Reaching the Pinnacle?

California Supreme Court Rules That CC&R Arbitration Provisions Are Enforceable Against HOAs

Matt J. Malone

This is the first in a two-part series on the Pinnacle case.  In this first part, attorney Matt J. Malone describes the nature of arbitration, the details and reasoning behind the ruling, and the issues and questions remaining now that Pinnacle is the law.  In the second part, attorneys Tyler P. Berding and Randolph M. Paul will discuss both the myths concerning arbitration and the reasons why not all developers or insurers will jump at the chance to arbitrate association defect disputes.

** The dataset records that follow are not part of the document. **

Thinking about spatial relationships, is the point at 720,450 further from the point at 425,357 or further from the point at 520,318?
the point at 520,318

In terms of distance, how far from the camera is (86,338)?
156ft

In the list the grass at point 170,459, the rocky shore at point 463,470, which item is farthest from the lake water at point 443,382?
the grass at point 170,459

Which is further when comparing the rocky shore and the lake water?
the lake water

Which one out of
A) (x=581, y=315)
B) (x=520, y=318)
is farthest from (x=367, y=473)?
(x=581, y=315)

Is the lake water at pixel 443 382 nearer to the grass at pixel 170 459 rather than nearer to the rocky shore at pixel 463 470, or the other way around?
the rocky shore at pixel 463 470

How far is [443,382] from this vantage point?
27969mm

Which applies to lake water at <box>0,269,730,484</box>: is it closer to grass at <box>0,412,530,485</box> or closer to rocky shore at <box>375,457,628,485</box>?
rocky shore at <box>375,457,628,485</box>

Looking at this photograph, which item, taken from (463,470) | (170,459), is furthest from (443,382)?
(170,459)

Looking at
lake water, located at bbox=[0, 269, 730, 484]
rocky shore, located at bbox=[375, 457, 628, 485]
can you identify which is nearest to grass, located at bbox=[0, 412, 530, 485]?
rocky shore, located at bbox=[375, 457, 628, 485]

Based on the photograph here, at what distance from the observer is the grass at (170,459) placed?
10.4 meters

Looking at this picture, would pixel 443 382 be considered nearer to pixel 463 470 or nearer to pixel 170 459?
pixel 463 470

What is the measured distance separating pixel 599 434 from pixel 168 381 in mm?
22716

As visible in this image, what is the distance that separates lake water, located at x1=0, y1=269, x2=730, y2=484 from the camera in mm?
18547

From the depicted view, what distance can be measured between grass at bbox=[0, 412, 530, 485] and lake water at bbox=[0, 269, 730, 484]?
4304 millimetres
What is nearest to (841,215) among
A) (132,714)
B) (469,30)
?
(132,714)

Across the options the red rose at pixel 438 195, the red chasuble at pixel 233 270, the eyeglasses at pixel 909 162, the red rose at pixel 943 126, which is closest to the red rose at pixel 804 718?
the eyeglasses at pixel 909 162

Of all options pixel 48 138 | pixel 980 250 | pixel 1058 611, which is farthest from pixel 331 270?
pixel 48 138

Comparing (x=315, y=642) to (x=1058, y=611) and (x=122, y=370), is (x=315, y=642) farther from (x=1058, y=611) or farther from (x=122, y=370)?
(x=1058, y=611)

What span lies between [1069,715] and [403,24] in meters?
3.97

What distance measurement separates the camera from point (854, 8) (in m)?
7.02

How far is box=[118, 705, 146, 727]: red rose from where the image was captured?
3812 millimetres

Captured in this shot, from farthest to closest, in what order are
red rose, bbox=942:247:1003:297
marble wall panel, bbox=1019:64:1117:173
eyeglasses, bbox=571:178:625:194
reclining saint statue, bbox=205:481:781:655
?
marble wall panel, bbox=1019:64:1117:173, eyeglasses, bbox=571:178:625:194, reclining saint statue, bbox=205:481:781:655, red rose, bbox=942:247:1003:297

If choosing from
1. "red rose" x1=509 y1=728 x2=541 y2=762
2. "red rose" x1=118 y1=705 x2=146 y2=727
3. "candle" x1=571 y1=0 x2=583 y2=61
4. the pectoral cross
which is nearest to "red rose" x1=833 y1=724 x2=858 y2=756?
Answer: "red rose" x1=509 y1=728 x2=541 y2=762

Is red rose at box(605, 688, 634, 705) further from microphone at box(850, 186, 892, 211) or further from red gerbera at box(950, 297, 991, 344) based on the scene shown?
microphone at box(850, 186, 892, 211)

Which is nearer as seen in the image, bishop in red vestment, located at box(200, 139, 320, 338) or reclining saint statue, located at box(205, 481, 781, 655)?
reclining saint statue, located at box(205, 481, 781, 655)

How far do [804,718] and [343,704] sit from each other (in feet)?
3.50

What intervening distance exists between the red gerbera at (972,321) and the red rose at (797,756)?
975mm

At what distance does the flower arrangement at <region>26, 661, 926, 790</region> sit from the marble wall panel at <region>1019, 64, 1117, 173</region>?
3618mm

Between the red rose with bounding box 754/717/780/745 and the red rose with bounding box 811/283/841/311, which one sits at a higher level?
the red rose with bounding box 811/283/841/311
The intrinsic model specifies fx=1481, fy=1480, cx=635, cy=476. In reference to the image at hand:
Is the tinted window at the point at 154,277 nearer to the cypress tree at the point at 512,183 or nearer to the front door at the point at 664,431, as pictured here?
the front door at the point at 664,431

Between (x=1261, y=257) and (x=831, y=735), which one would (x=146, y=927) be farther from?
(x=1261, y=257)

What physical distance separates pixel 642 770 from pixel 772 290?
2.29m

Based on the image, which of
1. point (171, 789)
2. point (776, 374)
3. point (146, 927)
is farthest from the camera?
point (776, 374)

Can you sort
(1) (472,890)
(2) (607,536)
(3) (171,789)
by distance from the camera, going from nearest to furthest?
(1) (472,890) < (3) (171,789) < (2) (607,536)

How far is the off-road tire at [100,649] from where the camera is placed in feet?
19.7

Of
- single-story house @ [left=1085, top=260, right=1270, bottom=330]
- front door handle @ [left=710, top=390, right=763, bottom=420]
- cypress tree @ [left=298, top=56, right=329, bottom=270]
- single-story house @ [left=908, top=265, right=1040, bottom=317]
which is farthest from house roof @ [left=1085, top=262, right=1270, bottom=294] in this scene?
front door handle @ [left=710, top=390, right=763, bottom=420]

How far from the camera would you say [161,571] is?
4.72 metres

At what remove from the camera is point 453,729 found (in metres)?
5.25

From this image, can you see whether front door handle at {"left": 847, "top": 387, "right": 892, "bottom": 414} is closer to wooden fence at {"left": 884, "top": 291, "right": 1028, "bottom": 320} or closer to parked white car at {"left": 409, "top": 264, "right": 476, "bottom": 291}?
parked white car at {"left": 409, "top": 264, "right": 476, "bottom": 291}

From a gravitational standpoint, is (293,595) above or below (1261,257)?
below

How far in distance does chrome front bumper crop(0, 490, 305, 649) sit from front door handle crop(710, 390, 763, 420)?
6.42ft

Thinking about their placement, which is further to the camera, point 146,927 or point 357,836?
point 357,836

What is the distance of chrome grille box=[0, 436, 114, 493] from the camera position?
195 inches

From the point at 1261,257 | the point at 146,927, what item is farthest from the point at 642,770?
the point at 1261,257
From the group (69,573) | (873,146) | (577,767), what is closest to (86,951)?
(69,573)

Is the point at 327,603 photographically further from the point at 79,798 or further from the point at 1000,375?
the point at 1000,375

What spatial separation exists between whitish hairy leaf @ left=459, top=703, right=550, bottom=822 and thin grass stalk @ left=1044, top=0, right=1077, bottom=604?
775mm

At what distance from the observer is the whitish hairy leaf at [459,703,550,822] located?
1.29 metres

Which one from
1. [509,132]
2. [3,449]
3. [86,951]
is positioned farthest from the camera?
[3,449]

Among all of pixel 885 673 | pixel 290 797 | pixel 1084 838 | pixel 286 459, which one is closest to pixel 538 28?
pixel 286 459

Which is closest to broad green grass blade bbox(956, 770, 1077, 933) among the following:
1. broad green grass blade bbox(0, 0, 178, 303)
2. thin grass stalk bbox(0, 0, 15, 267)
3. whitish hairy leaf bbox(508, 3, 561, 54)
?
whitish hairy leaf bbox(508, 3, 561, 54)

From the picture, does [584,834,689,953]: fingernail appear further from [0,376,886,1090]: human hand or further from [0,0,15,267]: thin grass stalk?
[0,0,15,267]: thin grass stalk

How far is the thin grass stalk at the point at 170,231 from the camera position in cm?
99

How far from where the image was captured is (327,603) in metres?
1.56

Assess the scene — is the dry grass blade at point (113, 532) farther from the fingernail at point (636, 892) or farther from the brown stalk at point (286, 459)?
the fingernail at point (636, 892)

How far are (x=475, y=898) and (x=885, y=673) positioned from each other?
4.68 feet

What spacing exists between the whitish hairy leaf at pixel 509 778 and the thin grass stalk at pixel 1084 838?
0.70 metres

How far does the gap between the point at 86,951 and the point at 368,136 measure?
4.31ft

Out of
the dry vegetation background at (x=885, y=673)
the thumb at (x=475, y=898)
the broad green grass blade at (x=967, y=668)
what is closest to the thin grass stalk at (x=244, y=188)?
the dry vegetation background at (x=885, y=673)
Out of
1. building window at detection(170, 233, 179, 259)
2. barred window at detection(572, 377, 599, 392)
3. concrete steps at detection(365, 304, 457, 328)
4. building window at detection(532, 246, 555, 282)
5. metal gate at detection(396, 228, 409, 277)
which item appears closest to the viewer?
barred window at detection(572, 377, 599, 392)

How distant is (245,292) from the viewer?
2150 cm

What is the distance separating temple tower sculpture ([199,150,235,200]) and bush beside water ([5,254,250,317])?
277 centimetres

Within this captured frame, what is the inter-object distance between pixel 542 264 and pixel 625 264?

For the past several years, the Courts of Appeal in California have struggled with the enforcement of arbitration provisions in homeowner association Conditions, Covenants and Restrictions (“CC&Rs”).  These provisions waive an association’s right to jury trial in construction defect disputes against developers or converters.  And largely, the Courts of Appeal had refused to enforce them on the grounds that associations never consented to them and/or they were unconscionable.  But in August, the issue finally came before the California Supreme Court in the case of Pinnacle Museum Towers Association v.  Pinnacle Market Development (U.S.) LLC.  And the Court spoke clearly:  CC&R arbitration provisions are valid, enforceable and are not unconscionable under California law.

In order to provide a background for why enforcement of arbitration provisions is such a significant issue for associations, this article will begin by briefly discussing the arbitration process and its potential difficulties.  Then we examine the Pinnacle decision itself, to understand why the Court enforced CC&R arbitration provisions even though an independent, owner-controlled association never consented to them.  Finally, we take a look forward to examine the potential effect of Pinnacle on associations with defect claims, as well as what other consequences may arise from the Court’s decision.